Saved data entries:
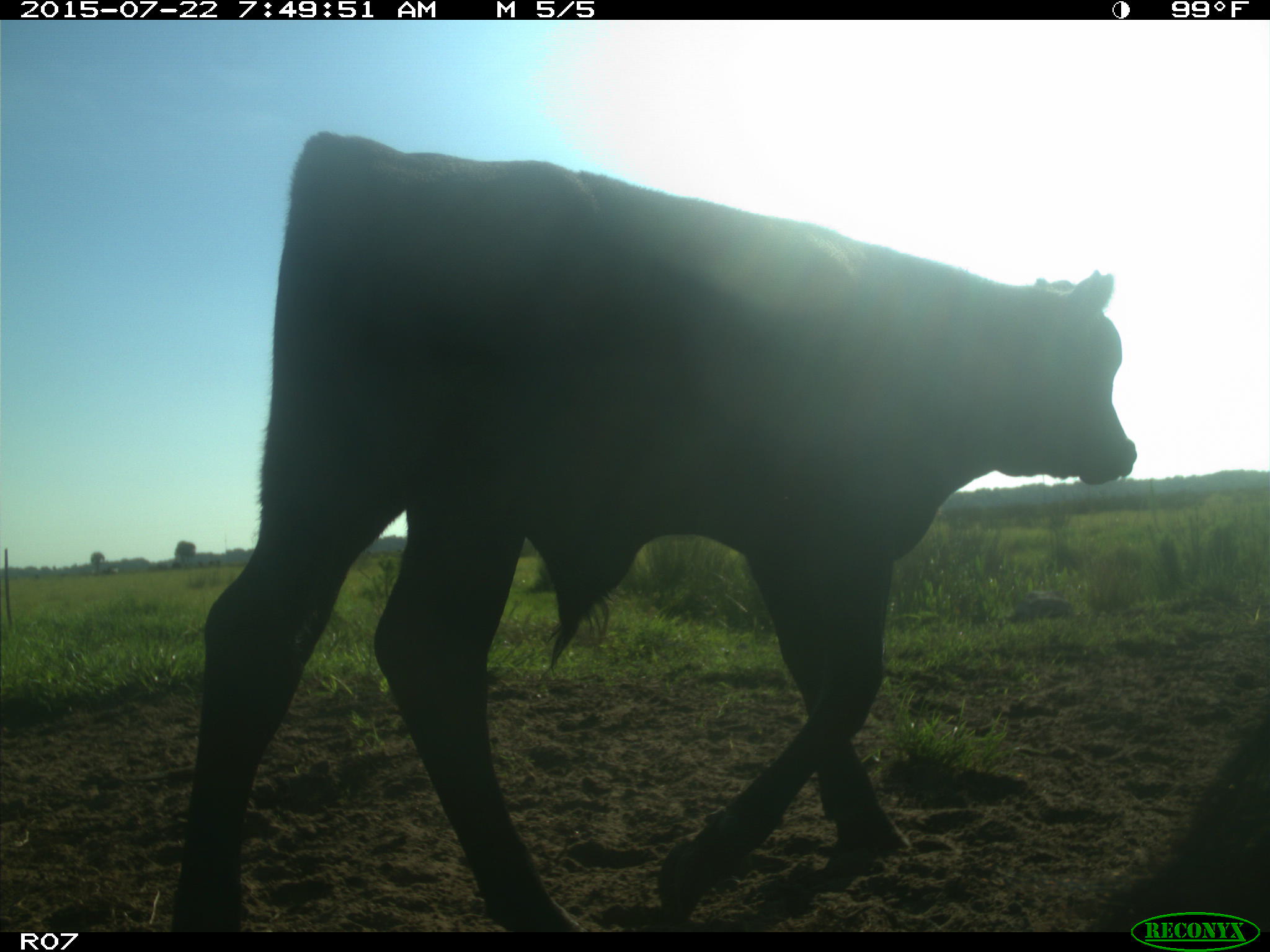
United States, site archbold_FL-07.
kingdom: Animalia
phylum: Chordata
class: Mammalia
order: Artiodactyla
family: Cervidae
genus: Odocoileus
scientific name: Odocoileus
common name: deer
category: unidentified deer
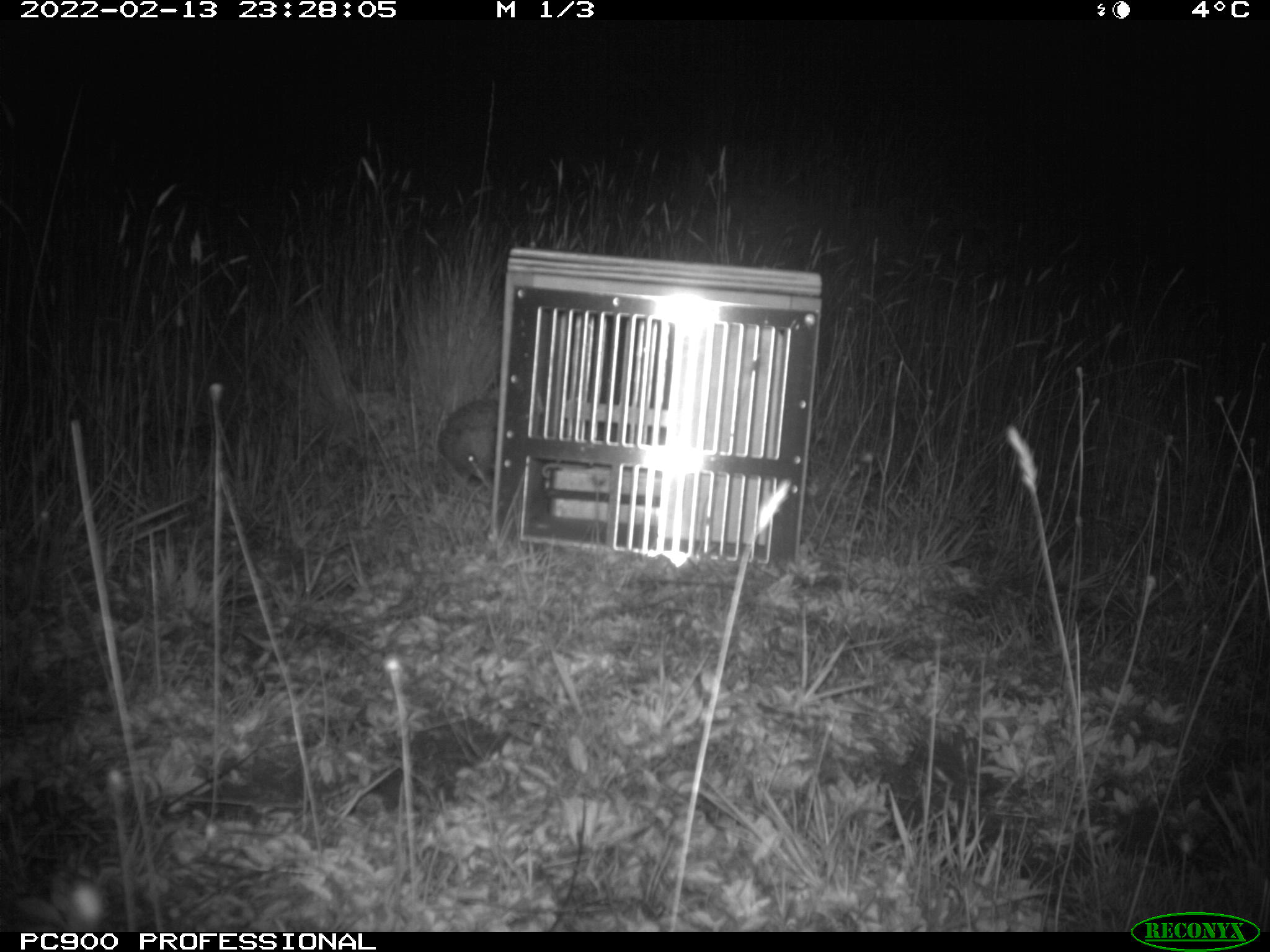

▶ **PROBLEM TO SOLVE**
The expected result is every record above, word for word, with no pictures in it.

▶ **SOLUTION TO THE EXERCISE**
United States, site archbold_FL-07.
kingdom: Animalia
phylum: Chordata
class: Mammalia
order: Artiodactyla
family: Cervidae
genus: Odocoileus
scientific name: Odocoileus
common name: deer
category: unidentified deer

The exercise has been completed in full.